Print, word for word, the part of the Wells Fargo commentary that opens with the words containing "Wells Fargo, one" and closes with "bank’s stock price.".

# [Document excerpt]
====
Wells Fargo, one of the largest banks in the United States, engaged in an egregious, years-long, illegal practice of ripping off millions of customers. It fraudulently opened and funded millions of bogus accounts with stolen customer money. In addition to falsely inflating revenue, profits and bonuses, these activities almost certainly manipulated the bank’s stock price.
The Whitewash and Cover Up
You wouldn’t know that from the carefully crafted Report released this week by the independent members of the bank’s Board of Directors. That Report whitewashed away with misleading Orwellian language these many pervasive illegal and possibly criminal activities. The Report conceals more than it reveals.
It is not surprising that an investigation conducted by a Board exonerates the Board and its handpicked CEO while blaming virtually everything on two senior executives no longer at the bank. What is surprising is how the Report ignores likely criminal conduct while detailing more than a decade of incomprehensible levels of incompetence, negligence and dereliction of duty by the Board, the current CEO and dozens of other executives and supervisors.
The scope and scale of the illegal activities are staggering: it started more than 15 years ago when, by 2002, the bank had to create a “sales integrity task force” due to “sales practice violations” that included “issuing credit cards without customer consent.” This required – in 2002 – the “mass termination” of employees for breaking the law, including “almost an entire [bank] branch in Colorado.” The former CEO, John Stumpf, was aware of these mass firings and, the Report mentions in passing, “Stumpf [also] received numerous customer and employee complaints about sales practices and sales pressure….”
====
# [Dataset]
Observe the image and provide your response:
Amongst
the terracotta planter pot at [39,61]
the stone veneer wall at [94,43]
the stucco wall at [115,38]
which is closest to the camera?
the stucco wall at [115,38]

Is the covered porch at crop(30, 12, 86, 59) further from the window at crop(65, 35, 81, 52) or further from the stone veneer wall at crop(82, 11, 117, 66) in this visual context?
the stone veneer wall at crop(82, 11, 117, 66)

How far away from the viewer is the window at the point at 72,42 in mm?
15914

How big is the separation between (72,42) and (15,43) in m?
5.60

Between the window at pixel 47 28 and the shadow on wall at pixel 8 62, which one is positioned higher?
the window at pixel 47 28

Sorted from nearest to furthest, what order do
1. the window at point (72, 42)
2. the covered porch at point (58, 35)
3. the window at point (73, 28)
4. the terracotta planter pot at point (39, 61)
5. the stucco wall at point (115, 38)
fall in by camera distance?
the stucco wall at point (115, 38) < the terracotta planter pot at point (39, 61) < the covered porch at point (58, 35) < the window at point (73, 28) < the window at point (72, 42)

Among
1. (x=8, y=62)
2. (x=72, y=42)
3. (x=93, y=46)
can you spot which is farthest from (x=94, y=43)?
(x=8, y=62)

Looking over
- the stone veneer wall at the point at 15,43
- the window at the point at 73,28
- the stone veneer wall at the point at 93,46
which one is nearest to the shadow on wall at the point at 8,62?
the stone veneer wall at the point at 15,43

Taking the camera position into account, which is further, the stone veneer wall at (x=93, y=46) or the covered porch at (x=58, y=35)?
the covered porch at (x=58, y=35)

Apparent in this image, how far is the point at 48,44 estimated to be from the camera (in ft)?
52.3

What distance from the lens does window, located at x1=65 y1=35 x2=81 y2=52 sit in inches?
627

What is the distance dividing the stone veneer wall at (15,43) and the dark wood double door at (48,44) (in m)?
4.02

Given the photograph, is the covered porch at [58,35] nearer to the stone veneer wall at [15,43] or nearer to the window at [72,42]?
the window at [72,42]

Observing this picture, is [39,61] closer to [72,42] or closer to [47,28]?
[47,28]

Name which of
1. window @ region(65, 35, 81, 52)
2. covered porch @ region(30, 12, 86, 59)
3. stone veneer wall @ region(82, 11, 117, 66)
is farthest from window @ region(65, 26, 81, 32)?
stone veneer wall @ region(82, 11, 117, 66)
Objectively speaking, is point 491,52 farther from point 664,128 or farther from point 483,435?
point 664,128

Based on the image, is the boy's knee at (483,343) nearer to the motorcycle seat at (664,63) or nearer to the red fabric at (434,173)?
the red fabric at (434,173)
====
# [Response to the task]
Wells Fargo, one of the largest banks in the United States, engaged in an egregious, years-long, illegal practice of ripping off millions of customers. It fraudulently opened and funded millions of bogus accounts with stolen customer money. In addition to falsely inflating revenue, profits and bonuses, these activities almost certainly manipulated the bank’s stock price.